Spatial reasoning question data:
------------------------------------------------------------------------

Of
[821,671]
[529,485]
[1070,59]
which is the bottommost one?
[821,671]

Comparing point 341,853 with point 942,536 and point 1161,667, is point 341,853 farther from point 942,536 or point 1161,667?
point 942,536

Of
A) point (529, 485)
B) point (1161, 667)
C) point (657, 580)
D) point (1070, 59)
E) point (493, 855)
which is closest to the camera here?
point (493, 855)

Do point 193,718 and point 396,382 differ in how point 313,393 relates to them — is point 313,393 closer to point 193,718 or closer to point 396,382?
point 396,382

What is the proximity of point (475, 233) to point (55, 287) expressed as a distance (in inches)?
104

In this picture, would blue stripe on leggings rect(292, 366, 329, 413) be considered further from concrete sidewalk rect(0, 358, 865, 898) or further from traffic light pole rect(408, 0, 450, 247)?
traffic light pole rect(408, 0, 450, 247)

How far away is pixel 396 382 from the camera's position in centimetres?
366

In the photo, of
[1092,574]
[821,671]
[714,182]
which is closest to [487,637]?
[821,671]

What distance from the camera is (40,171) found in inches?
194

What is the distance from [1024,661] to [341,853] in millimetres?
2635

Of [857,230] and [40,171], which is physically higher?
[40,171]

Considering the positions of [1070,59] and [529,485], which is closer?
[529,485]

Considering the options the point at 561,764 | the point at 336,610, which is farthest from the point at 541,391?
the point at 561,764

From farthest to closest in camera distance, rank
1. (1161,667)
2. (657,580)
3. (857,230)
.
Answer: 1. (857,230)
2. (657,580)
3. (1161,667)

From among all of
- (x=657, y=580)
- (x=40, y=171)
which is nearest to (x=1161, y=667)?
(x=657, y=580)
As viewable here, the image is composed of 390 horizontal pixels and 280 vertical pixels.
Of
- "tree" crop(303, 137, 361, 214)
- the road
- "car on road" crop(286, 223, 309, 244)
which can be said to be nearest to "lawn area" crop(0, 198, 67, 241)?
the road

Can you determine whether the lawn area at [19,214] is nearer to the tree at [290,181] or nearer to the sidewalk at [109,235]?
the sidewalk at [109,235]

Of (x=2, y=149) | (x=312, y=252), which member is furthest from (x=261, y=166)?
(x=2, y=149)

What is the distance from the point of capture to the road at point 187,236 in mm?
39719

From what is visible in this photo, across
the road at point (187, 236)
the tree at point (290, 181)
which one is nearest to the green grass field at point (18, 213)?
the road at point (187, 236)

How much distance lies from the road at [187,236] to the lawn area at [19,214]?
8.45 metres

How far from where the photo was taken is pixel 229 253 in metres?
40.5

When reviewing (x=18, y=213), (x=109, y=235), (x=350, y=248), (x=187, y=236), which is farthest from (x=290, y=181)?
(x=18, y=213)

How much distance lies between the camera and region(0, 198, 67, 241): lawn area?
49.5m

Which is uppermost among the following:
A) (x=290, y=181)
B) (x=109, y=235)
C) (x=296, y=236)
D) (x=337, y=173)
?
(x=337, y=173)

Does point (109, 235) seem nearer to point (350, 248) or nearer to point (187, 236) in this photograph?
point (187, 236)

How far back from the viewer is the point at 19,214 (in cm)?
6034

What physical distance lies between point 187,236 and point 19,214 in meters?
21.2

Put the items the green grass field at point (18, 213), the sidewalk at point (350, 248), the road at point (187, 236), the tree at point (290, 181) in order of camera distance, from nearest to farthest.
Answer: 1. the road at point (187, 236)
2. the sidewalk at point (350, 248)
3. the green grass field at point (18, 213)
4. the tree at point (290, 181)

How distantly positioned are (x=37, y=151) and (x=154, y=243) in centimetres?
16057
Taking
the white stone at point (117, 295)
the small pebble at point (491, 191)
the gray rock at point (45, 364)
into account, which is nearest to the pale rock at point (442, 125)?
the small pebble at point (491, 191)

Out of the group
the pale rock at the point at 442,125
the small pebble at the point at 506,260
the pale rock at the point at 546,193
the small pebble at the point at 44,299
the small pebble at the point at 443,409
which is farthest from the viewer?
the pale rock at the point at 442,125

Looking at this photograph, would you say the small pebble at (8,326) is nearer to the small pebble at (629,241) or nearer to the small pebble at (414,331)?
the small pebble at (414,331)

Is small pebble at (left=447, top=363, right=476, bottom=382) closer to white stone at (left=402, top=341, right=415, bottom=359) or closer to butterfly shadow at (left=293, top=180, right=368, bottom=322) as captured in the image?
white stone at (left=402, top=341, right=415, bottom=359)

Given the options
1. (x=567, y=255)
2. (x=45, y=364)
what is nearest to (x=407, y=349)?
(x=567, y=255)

------------------------------------------------------------------------

OBJECTIVE:
Reproduce all of the material above without changing a single character.

RESULT:
Of
[821,671]
[529,485]
[1070,59]
which is the bottommost one?
[821,671]

Comparing point 341,853 with point 942,536 and point 1161,667, is point 341,853 farther from point 942,536 or point 1161,667?
point 942,536

Of
A) point (529, 485)
B) point (1161, 667)
C) point (657, 580)
D) point (1070, 59)
E) point (493, 855)
which is closest to the camera here?
point (493, 855)

Do point 193,718 and point 396,382 differ in how point 313,393 relates to them — is point 313,393 closer to point 193,718 or closer to point 396,382?
point 396,382

What is the proximity of point (475, 233) to point (55, 287) expressed as a distance (in inches)?
104

In this picture, would blue stripe on leggings rect(292, 366, 329, 413) be considered further from concrete sidewalk rect(0, 358, 865, 898) or further from traffic light pole rect(408, 0, 450, 247)?
traffic light pole rect(408, 0, 450, 247)

How far away is pixel 396 382 from the camera's position in centimetres?
366

In the photo, of
[1092,574]
[821,671]
[714,182]
which is closest to [487,637]?
[821,671]

What distance from the camera is (40,171) found in inches?
194

What is the distance from [1024,661] to [341,853] in millimetres?
2635

Of [857,230] and [40,171], which is physically higher?
[40,171]

Considering the positions of [1070,59] and [529,485], which is closer?
[529,485]

Considering the options the point at 561,764 | the point at 336,610, which is farthest from the point at 541,391?
the point at 561,764

From farthest to closest in camera distance, rank
1. (1161,667)
2. (657,580)
3. (857,230)
.
Answer: 1. (857,230)
2. (657,580)
3. (1161,667)

From among all of
- (x=657, y=580)
- (x=40, y=171)
which is nearest to (x=1161, y=667)?
(x=657, y=580)
As viewable here, the image is composed of 390 horizontal pixels and 280 vertical pixels.
Of
- "tree" crop(303, 137, 361, 214)
- the road
- "car on road" crop(286, 223, 309, 244)
which can be said to be nearest to "lawn area" crop(0, 198, 67, 241)?
the road

Can you determine whether the lawn area at [19,214] is nearer to the tree at [290,181] or nearer to the sidewalk at [109,235]?
the sidewalk at [109,235]

Of (x=2, y=149) | (x=312, y=252), which member is furthest from (x=261, y=166)?
(x=2, y=149)

What is the distance from the point of capture to the road at point 187,236 in mm?
39719

From what is visible in this photo, across
the road at point (187, 236)
the tree at point (290, 181)
which one is nearest to the green grass field at point (18, 213)?
the road at point (187, 236)

How much distance lies from the road at [187,236] to the lawn area at [19,214]?
8.45 metres

How far from where the photo was taken is pixel 229 253 in metres?
40.5

When reviewing (x=18, y=213), (x=109, y=235), (x=350, y=248), (x=187, y=236), which is farthest from (x=290, y=181)?
(x=18, y=213)

How much distance lies between the camera and region(0, 198, 67, 241): lawn area?
49.5m

Which is uppermost among the following:
A) (x=290, y=181)
B) (x=109, y=235)
C) (x=296, y=236)
D) (x=337, y=173)
?
(x=337, y=173)

Does point (109, 235) seem nearer to point (350, 248) or nearer to point (187, 236) in this photograph?
point (187, 236)

How far back from the viewer is the point at 19,214 (in cm)?
6034

What physical distance lies between point 187,236 and point 19,214 in meters?
21.2

Put the items the green grass field at point (18, 213), the sidewalk at point (350, 248), the road at point (187, 236), the tree at point (290, 181) in order of camera distance, from nearest to farthest.
Answer: 1. the road at point (187, 236)
2. the sidewalk at point (350, 248)
3. the green grass field at point (18, 213)
4. the tree at point (290, 181)

How distantly positioned are (x=37, y=151) and (x=154, y=243) in centimetres?
16057
Taking
the white stone at point (117, 295)
the small pebble at point (491, 191)
the gray rock at point (45, 364)
into account, which is nearest to the pale rock at point (442, 125)?
the small pebble at point (491, 191)

Out of the group
the pale rock at the point at 442,125
the small pebble at the point at 506,260
the pale rock at the point at 546,193
the small pebble at the point at 44,299
the small pebble at the point at 443,409
which is farthest from the viewer?
the pale rock at the point at 442,125

Looking at this photograph, would you say the small pebble at (8,326) is nearer to the small pebble at (629,241) or nearer to the small pebble at (414,331)?
the small pebble at (414,331)

Is small pebble at (left=447, top=363, right=476, bottom=382) closer to white stone at (left=402, top=341, right=415, bottom=359) or closer to butterfly shadow at (left=293, top=180, right=368, bottom=322) as captured in the image?
white stone at (left=402, top=341, right=415, bottom=359)

Given the options
1. (x=567, y=255)
2. (x=45, y=364)
what is nearest to (x=407, y=349)?
(x=567, y=255)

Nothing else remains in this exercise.